An important step in this process is to set goals for stock option compensation and incorporate it in an overall financial plan.  This starts with the simple question of what the proceeds from the eventual sale of the stock will be used for (vacation home, education, retirement, etc.).  The next step is to appropriately calculate the current and future potential value of the stock options given a reason set of outcomes.  Once the options (future asset) have been linked to a goal (future liability), it is easier to associate the performance of those options and underlying employer stock with how they are helping to attain goals. 

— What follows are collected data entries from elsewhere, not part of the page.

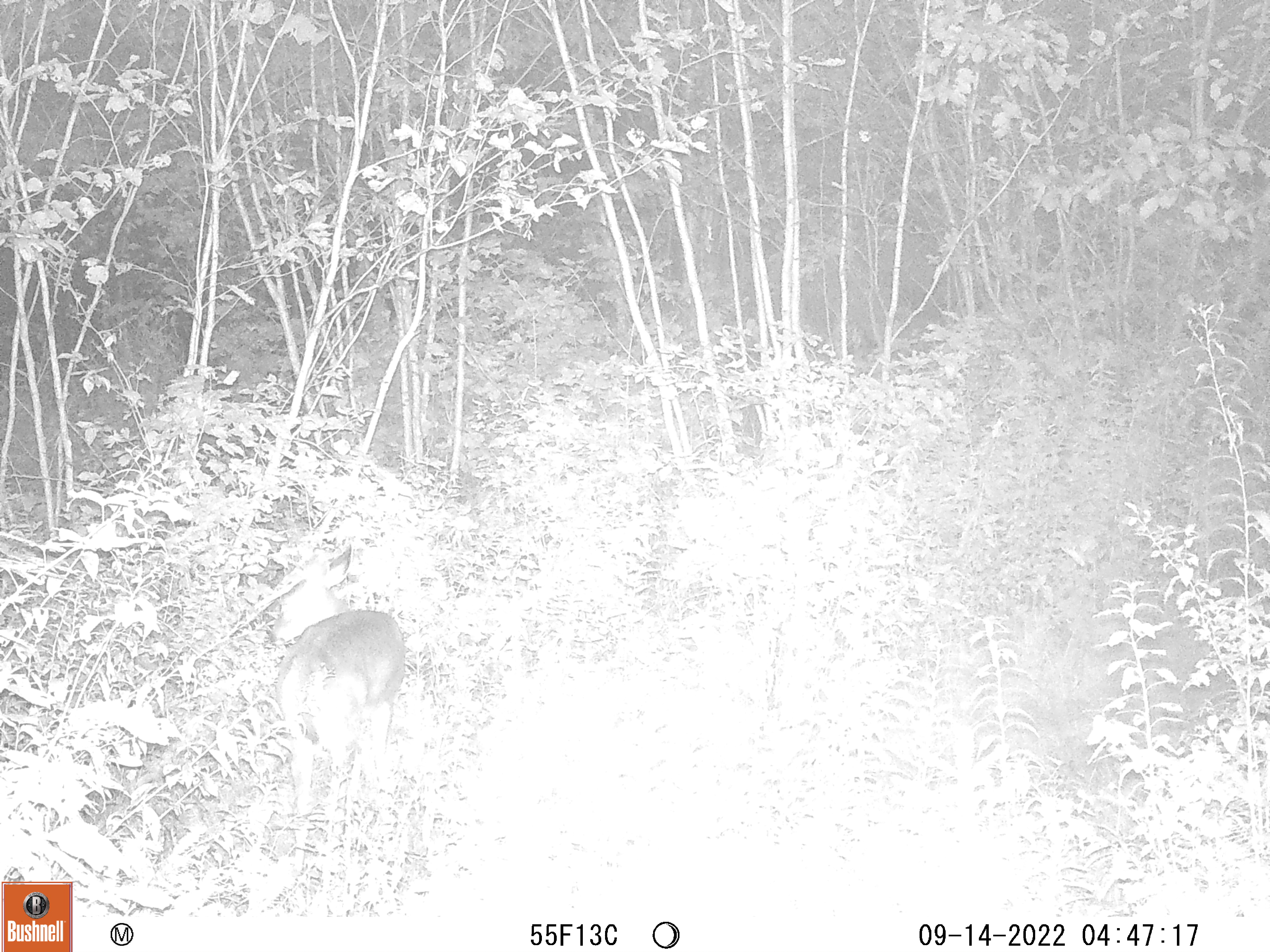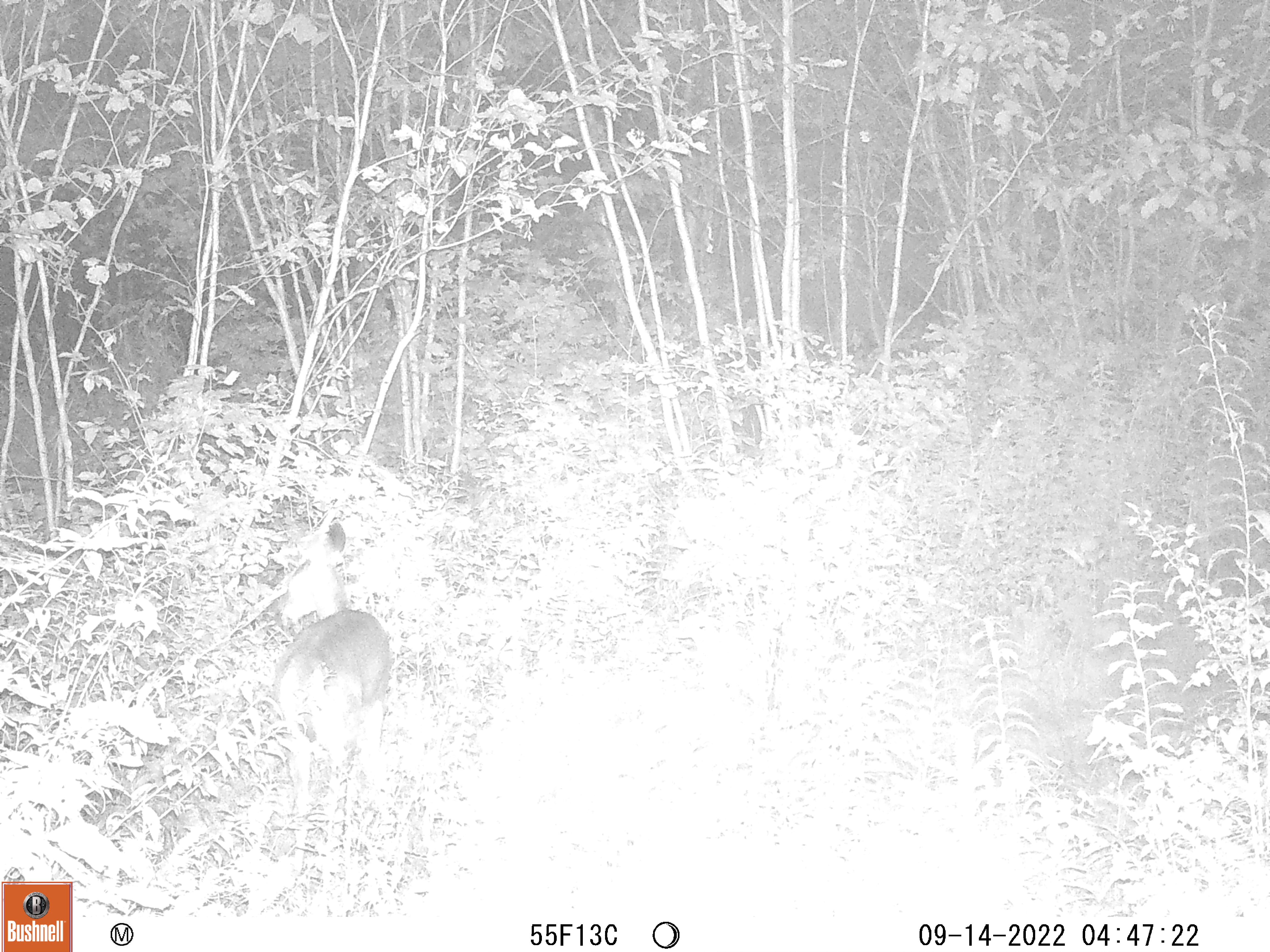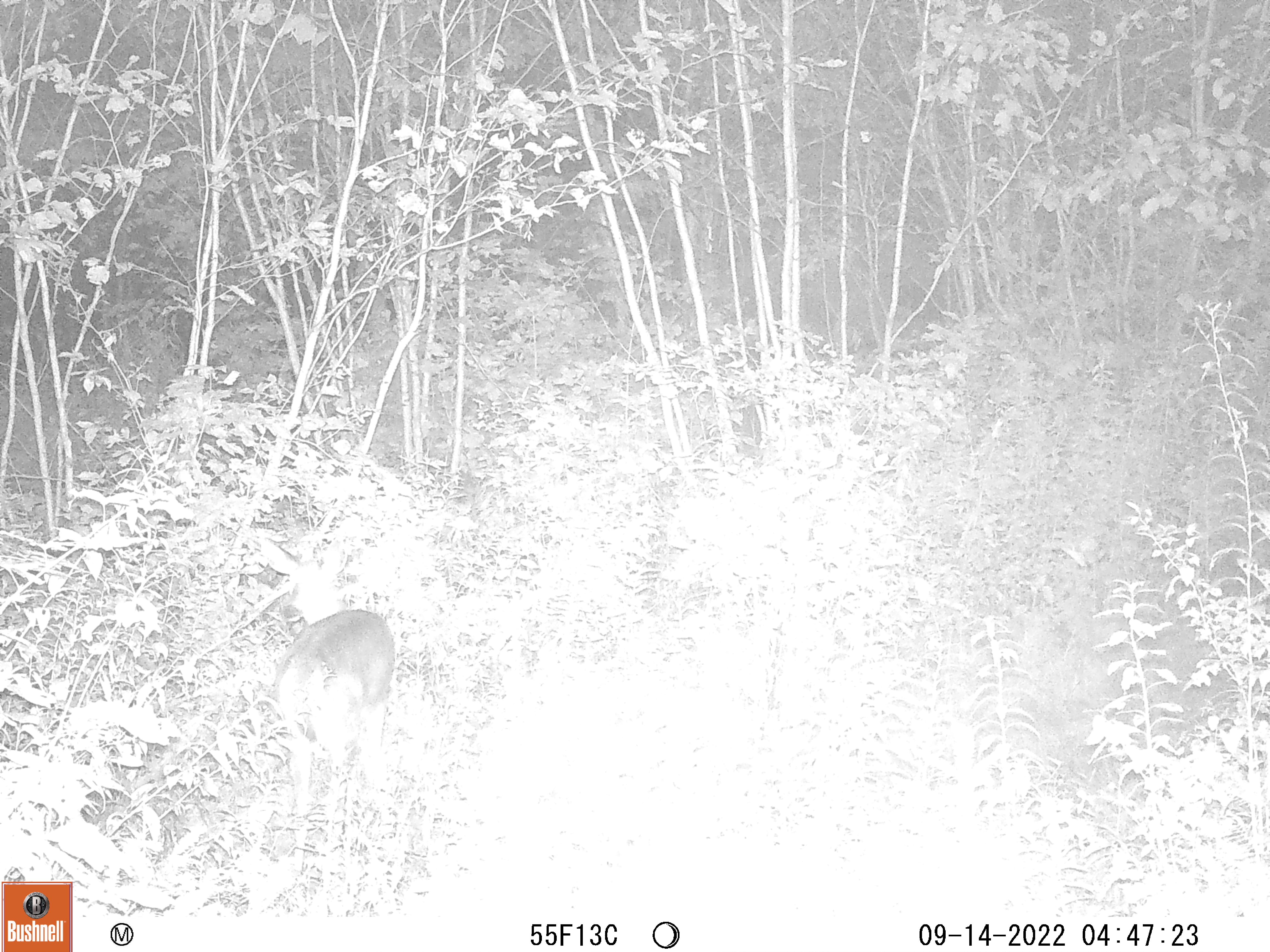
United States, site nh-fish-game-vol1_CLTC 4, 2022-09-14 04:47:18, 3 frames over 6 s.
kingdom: Animalia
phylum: Chordata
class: Mammalia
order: Artiodactyla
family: Cervidae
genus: Odocoileus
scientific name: Odocoileus virginianus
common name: white-tailed deer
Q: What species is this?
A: White-tailed deer (Odocoileus virginianus).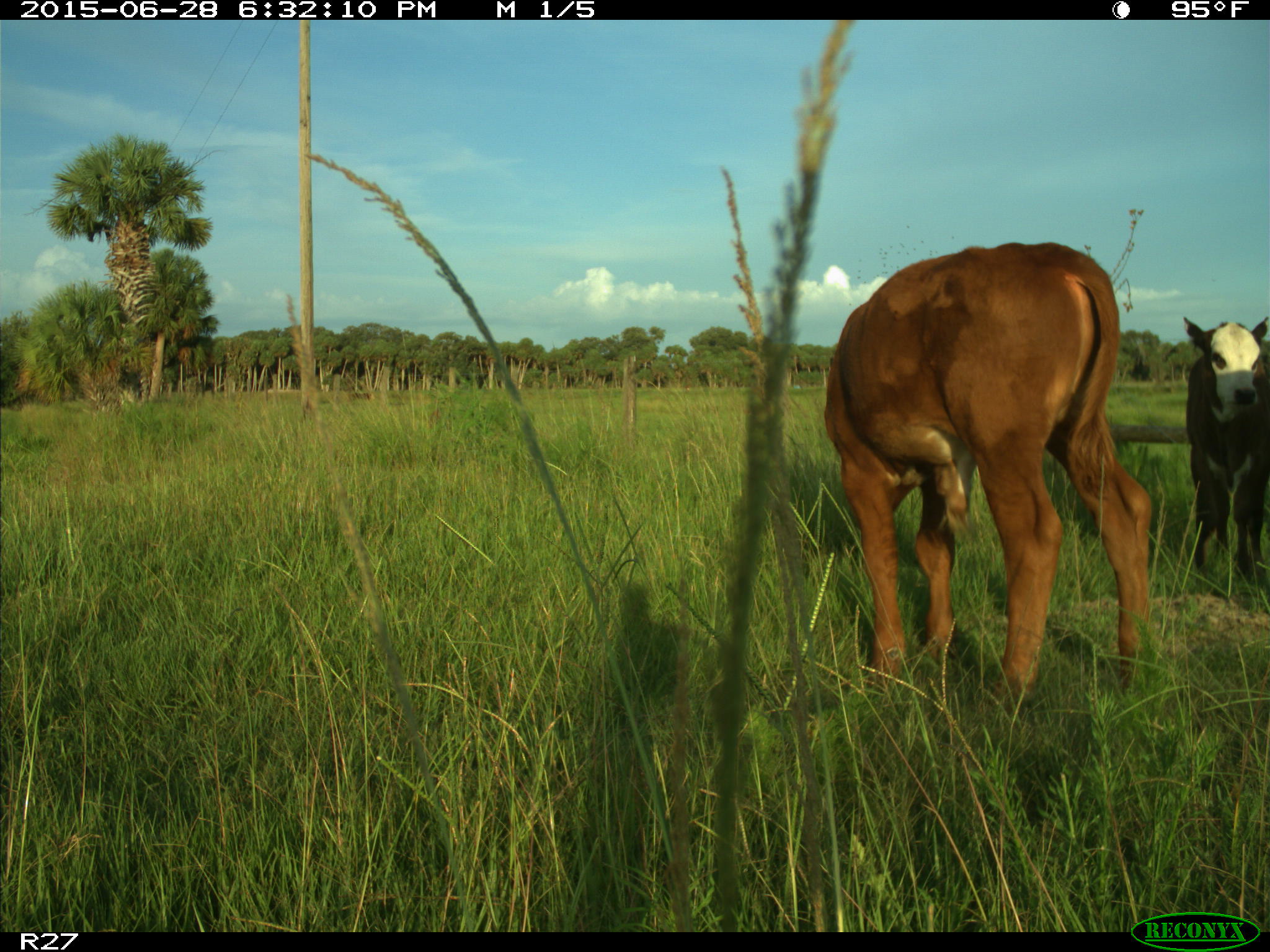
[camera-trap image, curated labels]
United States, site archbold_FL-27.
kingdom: Animalia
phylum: Chordata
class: Mammalia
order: Artiodactyla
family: Bovidae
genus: Bos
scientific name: Bos taurus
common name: domestic cow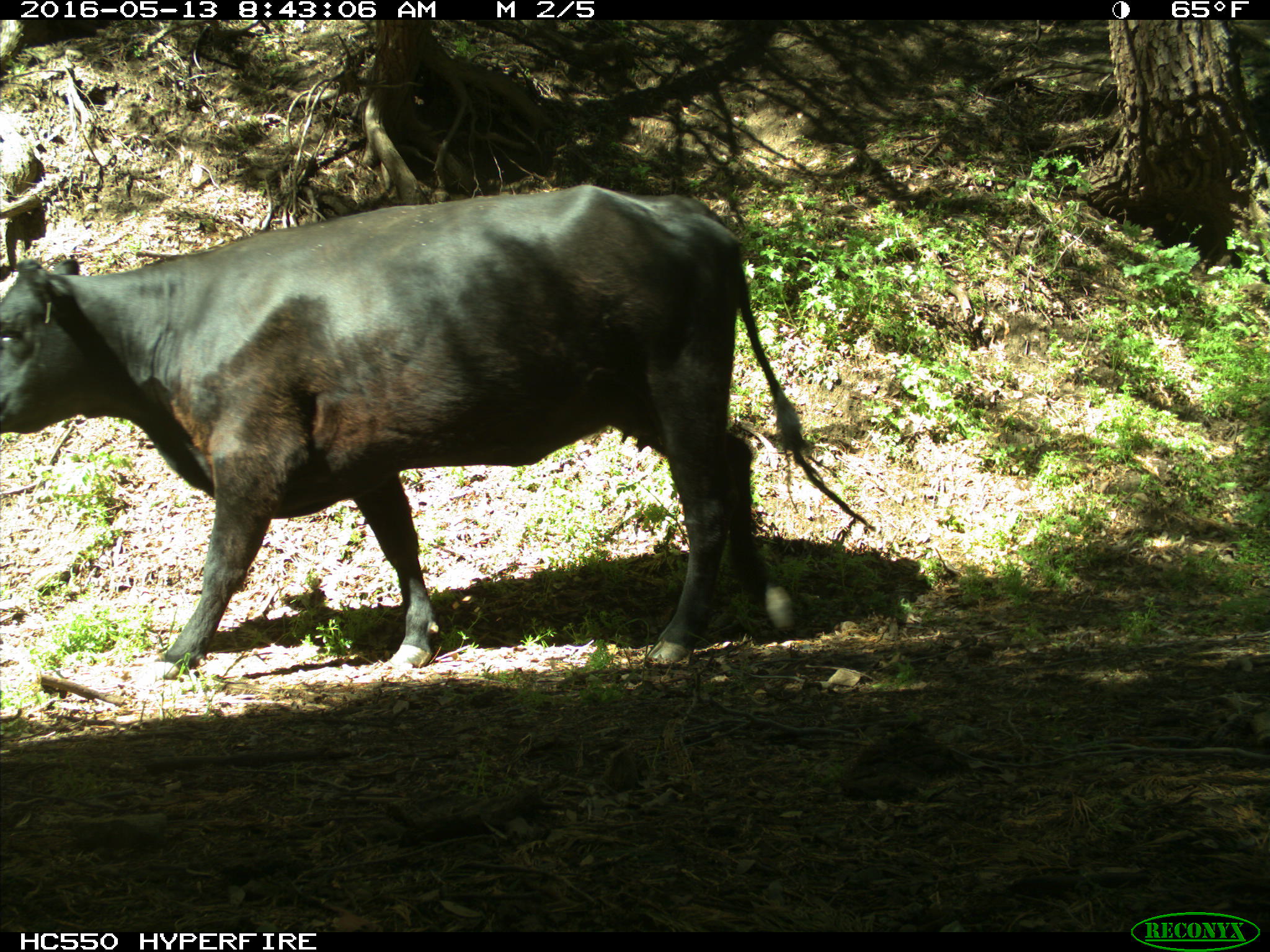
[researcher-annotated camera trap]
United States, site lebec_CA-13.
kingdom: Animalia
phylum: Chordata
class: Mammalia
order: Artiodactyla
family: Bovidae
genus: Bos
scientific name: Bos taurus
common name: domestic cow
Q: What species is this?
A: Bos taurus (domestic cow).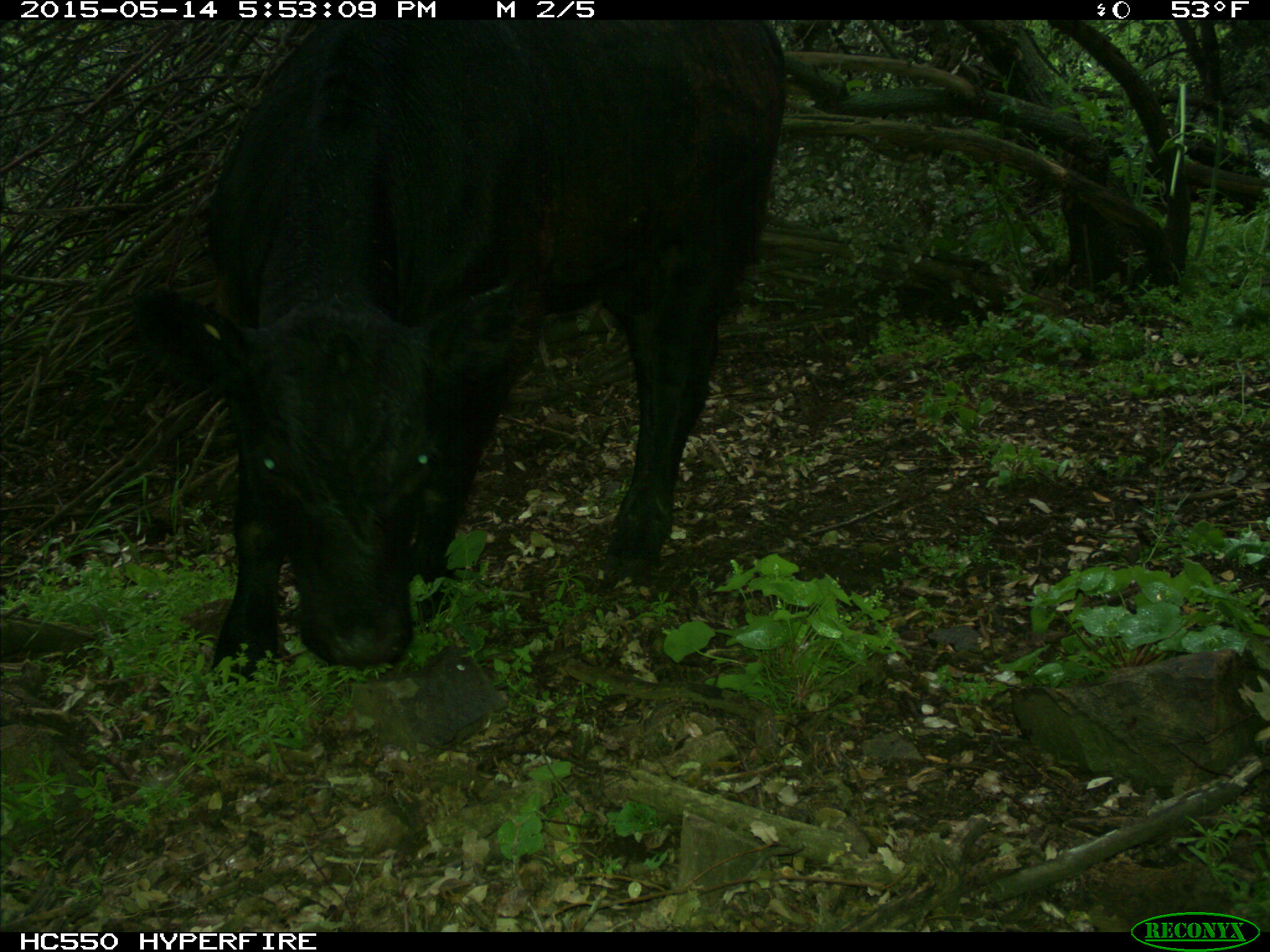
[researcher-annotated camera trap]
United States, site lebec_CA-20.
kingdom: Animalia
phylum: Chordata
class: Mammalia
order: Artiodactyla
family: Bovidae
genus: Bos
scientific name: Bos taurus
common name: domestic cow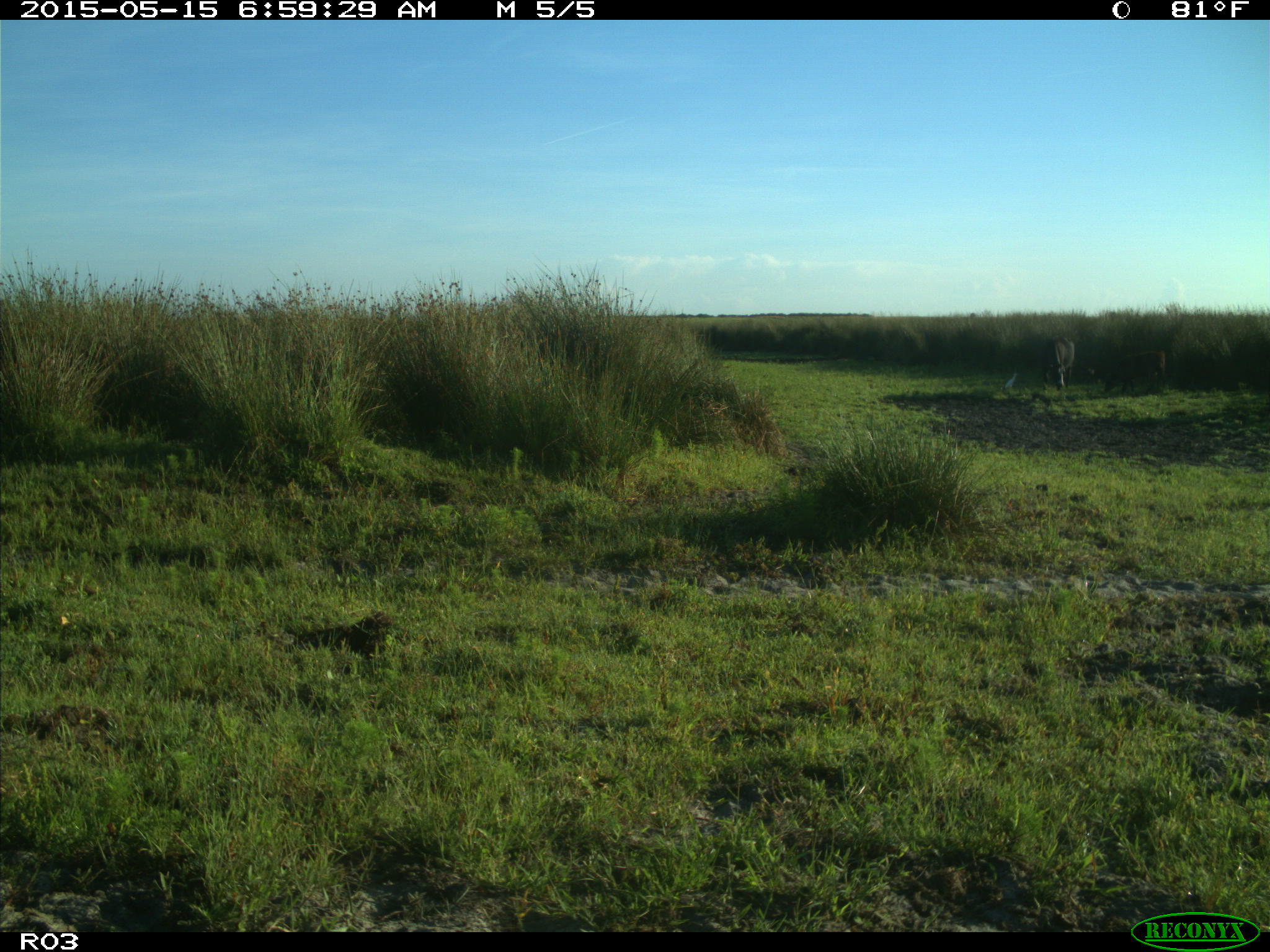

Volatility Can Be Your Friend

An aspect that is important to consider is the volatility in the price of the underlying stock that will significantly impact the value of stock options.  Preparing for volatility and coming up with a strategy on how to manage it is critical for avoiding emotional decision making.  As opposed to being a victim of large swings in price, those swings in price can be used to manage tax impact and look for opportunities to diversify single stock risk in your overall portfolio.  Incorporating fundamental and technical analysis for the underlying stock can help in rational decision making and serve as a guide to exercising and selling strategies.

Taxes Are a Big Factor

No one likes paying taxes, and while we can’t avoid them, we can implement strategies to reduce them.   The potential tax bills from large in the money positions can be massive, and having a good estimate for this impact can help reduce the sticker shock of exercising options for tax day.  It can be helpful to run scenario analysis when estimating what the potential tax risk is given possible paths of the underlying stock.  Having a plan in place that factors in the tax impact can help spread the tax liability over time and provide ways to significantly reduce the overall tax bill.  When dealing with ISO’s, the alternative minimum tax (AMT) is an additional complexity to consider, and can make the tax impact of a plan difficult to anticipate.  While it is good practice not to allow the tax tail to wag the dog, taxes should play a part in deciding whether or not to perform a cashless exercise, what part of the year to exercise vested options, and how long to hold the stock. 

Don’t Run From Your Emotions; Anticipate Them

One of the most difficult parts in executing a good financial plan is the psychological issues that can emerge when dealing with stock options.  The complexity in stock options and uncertainty of a single stock’s performance can cause people to become paralyzed in decision making for fear of “making a mistake” or “missing out”.  This is when planning really shows its value since these moves should be anticipated before they materialize to ensure that the plan is adhered to.  Having a clear view of what the compensation of stock options is going to pay for, identified in the asset/liability matching in the planning step, can help stock option holders stay grounded on when goals have been reached and “earned enough”.  On the other hand, recognizing the tax benefits that can be realized from exercising at low points in the stock can take some of the sting out of drops in the price that can seem painful when looked through the impact to overall net worth.


There are a lot of issues to consider when you are granted stock options, and there is no replacement for a good plan and the discipline to stick to it.  Working with the right financial planning team can help alleviate some of the burden and make it so complex items are not overlooked.